Campaigners fight to save iconic Cardiff landmark

25 September 2018, 15:12 | Updated: 25 September 2018, 15:21

Blue Flash, Power Box and Mesh Chips

Campaigners have started a petition to try to save the iconic lightning bolt artwork on top of a power station in Cardiff.

The artwork is officially called "Blue Flash, Power Box and Mesh Chips" and was created by John Gingell in 1994.

Cardiff Bay Arts Trust commissioned the work for SWALEC to symbolise the regeneration of Cardiff Bay.

But the artist's family have been told Western Power Distribution, who own the site in Splott, are planning to demolish part of it.

The Gingell family's petition to save it has so far been signed by more than 500 people.

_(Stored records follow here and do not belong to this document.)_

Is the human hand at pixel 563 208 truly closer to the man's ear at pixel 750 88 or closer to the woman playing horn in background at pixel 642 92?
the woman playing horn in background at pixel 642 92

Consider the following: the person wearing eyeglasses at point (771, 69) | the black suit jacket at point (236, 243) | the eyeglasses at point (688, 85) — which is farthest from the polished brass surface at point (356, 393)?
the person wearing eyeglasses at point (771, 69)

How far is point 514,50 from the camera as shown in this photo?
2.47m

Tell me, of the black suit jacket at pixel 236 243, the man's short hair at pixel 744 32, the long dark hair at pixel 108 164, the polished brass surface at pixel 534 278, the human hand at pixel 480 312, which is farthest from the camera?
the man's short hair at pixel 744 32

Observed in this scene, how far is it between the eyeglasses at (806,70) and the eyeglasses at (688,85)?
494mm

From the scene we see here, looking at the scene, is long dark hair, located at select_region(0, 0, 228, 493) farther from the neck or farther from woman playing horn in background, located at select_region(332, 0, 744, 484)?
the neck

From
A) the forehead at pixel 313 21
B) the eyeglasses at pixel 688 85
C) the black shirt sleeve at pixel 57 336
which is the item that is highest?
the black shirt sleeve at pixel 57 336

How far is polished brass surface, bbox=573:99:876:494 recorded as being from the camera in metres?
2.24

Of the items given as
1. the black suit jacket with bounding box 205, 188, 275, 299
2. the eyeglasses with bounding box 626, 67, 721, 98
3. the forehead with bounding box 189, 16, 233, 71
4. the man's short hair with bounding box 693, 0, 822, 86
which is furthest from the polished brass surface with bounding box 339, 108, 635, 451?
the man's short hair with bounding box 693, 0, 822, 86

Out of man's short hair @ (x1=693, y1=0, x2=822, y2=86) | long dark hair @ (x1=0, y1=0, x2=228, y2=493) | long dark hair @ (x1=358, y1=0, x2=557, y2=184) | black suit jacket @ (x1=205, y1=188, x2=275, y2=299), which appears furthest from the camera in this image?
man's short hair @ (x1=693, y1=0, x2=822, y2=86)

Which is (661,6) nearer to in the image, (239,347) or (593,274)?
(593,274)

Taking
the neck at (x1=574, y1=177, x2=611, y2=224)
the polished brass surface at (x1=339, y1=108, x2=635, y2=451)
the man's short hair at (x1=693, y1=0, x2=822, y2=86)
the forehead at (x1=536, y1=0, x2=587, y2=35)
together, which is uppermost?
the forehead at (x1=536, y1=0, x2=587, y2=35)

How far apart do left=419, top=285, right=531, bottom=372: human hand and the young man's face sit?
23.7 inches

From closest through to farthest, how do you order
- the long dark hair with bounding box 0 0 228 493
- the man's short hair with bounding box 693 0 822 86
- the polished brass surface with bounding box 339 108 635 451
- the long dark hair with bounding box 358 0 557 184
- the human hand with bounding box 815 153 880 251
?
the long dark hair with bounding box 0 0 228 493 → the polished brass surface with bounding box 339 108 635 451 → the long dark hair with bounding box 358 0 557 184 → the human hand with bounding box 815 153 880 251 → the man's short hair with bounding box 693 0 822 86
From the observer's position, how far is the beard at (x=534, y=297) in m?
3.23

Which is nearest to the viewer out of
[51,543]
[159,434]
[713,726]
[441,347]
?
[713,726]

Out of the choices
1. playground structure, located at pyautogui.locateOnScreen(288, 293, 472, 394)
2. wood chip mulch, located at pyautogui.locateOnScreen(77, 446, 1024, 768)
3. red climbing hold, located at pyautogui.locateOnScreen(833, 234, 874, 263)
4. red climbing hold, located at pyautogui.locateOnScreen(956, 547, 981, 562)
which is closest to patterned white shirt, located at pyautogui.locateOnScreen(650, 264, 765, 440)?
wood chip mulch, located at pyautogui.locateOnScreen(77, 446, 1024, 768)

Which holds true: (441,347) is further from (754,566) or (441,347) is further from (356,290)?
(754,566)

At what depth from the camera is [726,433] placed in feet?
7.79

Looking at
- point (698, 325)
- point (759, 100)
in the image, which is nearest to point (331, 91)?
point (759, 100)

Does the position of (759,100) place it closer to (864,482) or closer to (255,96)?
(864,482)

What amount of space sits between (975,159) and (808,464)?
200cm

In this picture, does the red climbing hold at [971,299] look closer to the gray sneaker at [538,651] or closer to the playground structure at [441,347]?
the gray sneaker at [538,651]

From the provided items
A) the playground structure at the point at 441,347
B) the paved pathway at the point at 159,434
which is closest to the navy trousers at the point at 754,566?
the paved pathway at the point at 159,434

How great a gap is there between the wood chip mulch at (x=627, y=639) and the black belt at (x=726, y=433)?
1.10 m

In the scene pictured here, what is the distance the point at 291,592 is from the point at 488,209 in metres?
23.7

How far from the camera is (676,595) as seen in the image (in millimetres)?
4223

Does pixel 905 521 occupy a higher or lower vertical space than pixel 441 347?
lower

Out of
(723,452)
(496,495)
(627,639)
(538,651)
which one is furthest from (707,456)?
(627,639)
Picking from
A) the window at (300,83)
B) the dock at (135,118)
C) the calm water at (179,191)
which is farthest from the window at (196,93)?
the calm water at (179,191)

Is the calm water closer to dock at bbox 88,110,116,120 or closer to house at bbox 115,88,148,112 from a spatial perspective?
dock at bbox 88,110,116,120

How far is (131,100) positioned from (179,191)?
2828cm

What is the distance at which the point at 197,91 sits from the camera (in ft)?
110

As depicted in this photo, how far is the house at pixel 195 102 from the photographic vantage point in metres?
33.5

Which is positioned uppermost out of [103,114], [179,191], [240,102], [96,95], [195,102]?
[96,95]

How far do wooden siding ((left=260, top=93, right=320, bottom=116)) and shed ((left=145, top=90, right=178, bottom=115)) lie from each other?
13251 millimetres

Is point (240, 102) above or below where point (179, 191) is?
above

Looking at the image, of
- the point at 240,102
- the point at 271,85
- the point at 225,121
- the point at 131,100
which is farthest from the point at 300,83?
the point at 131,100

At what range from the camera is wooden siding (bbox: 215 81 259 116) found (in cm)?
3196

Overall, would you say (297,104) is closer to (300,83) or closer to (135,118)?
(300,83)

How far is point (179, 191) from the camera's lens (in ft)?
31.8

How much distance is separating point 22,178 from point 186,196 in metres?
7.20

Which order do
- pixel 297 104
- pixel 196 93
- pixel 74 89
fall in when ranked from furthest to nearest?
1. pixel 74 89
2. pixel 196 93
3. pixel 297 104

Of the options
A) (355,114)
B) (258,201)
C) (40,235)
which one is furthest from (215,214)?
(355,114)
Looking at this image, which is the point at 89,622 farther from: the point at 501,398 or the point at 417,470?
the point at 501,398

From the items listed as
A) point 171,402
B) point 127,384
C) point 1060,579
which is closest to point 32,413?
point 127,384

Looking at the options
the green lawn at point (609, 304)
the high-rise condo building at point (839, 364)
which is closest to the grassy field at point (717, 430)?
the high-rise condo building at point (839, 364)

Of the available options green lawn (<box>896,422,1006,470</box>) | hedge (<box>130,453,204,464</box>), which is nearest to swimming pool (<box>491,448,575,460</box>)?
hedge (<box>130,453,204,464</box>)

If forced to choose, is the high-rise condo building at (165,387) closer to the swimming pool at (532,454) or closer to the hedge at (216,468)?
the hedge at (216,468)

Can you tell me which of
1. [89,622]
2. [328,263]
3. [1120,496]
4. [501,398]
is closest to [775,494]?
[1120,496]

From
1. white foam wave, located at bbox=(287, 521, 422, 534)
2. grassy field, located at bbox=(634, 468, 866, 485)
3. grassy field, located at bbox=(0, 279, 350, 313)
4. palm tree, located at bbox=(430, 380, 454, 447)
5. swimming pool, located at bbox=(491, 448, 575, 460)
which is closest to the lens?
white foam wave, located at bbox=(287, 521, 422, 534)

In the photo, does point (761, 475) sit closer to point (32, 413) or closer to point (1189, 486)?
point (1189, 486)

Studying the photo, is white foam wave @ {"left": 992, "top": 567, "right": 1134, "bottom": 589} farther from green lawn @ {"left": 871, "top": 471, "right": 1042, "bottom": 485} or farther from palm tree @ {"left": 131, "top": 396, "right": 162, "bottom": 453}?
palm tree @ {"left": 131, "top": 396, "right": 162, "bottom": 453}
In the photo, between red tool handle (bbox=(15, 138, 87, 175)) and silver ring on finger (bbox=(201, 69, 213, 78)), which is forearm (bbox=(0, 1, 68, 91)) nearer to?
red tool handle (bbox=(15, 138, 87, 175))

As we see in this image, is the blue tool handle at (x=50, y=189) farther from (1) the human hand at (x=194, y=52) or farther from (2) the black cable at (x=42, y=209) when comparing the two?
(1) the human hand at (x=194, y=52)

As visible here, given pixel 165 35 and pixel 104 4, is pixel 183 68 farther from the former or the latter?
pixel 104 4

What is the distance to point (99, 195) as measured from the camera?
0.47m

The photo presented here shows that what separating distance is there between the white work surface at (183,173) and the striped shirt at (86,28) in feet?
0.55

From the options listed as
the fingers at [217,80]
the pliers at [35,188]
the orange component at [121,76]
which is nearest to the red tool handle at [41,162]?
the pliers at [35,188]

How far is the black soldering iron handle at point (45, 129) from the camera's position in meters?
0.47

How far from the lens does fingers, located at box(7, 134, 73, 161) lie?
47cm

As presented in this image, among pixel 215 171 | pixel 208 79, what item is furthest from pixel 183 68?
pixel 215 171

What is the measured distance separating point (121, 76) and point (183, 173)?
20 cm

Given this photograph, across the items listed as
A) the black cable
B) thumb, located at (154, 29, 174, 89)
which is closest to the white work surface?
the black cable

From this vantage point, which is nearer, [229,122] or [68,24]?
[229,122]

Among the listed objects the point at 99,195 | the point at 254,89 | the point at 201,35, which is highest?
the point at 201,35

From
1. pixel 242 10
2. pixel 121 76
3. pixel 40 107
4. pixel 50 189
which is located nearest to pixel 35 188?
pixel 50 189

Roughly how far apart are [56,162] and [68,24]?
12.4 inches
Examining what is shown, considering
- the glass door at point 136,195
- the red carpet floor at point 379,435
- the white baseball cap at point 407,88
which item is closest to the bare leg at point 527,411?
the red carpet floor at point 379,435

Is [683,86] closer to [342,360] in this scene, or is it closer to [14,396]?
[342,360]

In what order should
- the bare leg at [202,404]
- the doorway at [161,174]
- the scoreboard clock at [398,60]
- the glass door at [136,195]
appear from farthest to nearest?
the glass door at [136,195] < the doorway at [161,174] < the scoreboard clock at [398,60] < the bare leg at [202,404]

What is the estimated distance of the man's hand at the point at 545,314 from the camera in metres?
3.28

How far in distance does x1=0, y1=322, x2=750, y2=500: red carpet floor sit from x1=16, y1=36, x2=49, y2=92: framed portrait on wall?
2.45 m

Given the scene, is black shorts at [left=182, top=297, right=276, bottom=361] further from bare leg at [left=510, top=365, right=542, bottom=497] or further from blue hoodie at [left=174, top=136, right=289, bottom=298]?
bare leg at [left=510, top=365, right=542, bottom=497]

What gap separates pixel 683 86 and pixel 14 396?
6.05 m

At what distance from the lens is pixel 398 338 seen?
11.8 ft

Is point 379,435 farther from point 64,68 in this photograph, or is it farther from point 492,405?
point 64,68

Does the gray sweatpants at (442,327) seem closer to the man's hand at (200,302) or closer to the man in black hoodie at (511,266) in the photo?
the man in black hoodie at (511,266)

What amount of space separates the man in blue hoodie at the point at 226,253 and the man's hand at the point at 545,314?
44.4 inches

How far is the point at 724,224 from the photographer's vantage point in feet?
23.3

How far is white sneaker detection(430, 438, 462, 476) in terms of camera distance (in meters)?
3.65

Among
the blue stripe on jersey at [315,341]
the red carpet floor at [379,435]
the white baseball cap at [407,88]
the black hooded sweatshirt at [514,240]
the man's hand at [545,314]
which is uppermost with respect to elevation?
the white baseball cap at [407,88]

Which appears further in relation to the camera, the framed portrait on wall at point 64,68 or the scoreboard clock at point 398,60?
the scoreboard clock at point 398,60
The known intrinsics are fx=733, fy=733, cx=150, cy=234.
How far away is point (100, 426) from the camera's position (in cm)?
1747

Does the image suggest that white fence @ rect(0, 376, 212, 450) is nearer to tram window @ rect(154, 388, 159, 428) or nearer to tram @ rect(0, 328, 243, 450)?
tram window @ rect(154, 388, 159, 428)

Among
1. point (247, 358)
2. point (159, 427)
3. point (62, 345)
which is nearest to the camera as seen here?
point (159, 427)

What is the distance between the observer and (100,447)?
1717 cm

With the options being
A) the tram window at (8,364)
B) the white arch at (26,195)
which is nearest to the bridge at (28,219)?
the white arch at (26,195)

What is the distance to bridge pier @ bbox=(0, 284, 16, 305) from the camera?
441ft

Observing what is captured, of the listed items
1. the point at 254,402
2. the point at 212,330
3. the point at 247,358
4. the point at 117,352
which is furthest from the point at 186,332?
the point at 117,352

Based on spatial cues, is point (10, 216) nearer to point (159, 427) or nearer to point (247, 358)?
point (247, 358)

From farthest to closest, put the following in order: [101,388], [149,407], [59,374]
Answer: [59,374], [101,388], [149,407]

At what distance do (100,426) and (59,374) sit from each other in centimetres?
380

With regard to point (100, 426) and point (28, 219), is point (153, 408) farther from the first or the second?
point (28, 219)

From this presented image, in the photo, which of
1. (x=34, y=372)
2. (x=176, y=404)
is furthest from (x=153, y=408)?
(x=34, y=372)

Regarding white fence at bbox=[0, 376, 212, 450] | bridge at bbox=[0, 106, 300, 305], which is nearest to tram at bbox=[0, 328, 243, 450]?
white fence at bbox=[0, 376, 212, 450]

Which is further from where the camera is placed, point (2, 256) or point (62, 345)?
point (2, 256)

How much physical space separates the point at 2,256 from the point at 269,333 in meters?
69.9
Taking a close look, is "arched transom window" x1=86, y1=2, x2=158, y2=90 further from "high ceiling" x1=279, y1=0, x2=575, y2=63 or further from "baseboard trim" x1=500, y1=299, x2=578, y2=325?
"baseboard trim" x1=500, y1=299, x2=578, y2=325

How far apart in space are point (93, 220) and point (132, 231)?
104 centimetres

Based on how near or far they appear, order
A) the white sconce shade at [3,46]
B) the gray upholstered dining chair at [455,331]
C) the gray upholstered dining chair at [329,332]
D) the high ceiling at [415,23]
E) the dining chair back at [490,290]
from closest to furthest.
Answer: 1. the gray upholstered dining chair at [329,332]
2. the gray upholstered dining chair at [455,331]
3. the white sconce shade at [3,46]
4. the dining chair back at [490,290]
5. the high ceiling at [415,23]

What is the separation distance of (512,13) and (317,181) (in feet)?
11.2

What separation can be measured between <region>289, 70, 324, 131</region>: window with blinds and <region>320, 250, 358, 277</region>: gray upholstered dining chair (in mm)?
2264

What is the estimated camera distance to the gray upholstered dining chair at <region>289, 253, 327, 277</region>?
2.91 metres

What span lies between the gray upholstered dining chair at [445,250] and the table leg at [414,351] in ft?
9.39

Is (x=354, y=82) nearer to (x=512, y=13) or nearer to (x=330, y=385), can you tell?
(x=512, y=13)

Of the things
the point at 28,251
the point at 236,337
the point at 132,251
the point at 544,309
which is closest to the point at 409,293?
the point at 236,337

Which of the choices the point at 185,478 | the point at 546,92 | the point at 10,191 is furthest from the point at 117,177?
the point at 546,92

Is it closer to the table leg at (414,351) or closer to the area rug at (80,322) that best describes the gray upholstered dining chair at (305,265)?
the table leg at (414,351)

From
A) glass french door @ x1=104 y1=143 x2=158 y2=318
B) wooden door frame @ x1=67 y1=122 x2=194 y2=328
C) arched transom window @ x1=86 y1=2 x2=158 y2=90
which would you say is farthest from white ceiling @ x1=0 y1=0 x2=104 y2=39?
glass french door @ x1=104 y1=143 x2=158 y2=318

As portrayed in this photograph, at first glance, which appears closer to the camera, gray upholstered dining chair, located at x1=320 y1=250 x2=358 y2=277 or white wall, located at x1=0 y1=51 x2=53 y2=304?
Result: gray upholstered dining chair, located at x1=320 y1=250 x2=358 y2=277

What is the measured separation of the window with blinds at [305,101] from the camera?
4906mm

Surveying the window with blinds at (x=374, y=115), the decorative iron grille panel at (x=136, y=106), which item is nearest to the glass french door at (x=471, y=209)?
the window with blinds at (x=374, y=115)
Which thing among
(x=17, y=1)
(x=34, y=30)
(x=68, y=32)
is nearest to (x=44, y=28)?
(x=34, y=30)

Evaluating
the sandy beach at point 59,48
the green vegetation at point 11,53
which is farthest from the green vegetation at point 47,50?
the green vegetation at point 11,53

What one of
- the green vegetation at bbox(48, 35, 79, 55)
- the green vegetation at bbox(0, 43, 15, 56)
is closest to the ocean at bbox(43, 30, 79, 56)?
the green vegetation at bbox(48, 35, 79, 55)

Carol-Anne Davis, former director of Cardiff Bay Arts Trust said: "Blue Flash Mesh Chips is a unique work, and part of the distinct identity of Cardiff.

"It is a familiar character in the capital city skyline, well-loved and recognised across the UK and it is vital to protect our cultural assets in all their forms."

The artwork is listed in Cardiff Council's public art register but it has no formal protection.

Cardiff Council leader Huw Thomas tweeted: "I'm disappointed by the company's failure to engage Councillors thus far.

"I will be making clear our objection to losing this important landmark."

Western Power Distribution has been asked to comment.